蜜月は始まらない
そんなふうに、いつもと変わらない平和な食卓の風景だったはずなのに。ふと母が、その日に限って突然爆弾を投下した。



「あ、そうだ華乃。あんた、今度お見合いしなさいね」

「……は?」



かろうじて、私の口から吐息とともに一音だけが漏れる。

言われたセリフの意味が理解できなくて、頭がフリーズした。ちょうど口もとに運びかけていた箸の先から、ポロリとコロッケが落ちる。

あ、よかった、コロッケ落ちたのお茶碗の中だった。セーフセーフ……じゃなくて!



「え、なに、お母さん……聞き間違いじゃなきゃ、今『お見合い』って言った……?」

「言ったわよ。なるべく早い方がいいからねぇ、今月末とかどう?」

「ちょ、ちょっとちょっとちょっと待ってよ」



音をたてながら箸をテーブルに置き、慌てて母の言葉を遮った。



「何それ、もう決定事項なの?!」



そういえば最初、『お見合いしなさいね』ってほぼ命令形で言ってるし!

お母さんはずずっとひとくちあたたかいほうじ茶をすすると、同じように箸を置いて正面にいる私を見つめた。
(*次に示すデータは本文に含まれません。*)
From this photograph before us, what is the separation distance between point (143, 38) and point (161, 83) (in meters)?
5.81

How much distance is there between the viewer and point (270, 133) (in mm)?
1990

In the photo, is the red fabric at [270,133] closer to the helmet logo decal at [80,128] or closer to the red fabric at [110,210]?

「誕生日が来れば、華乃ももう29歳でしょう? ここらでお見合いのひとつしてみてもいいと思うのよ」

「いや、でも、私は」

「結婚なんて、もういいやって思ってる?」



ストレートなお母さんの物言いと眼差しに、思わず目を逸らして口をつぐんだ。

そんな私の様子を見た母は、軽くため息を吐く。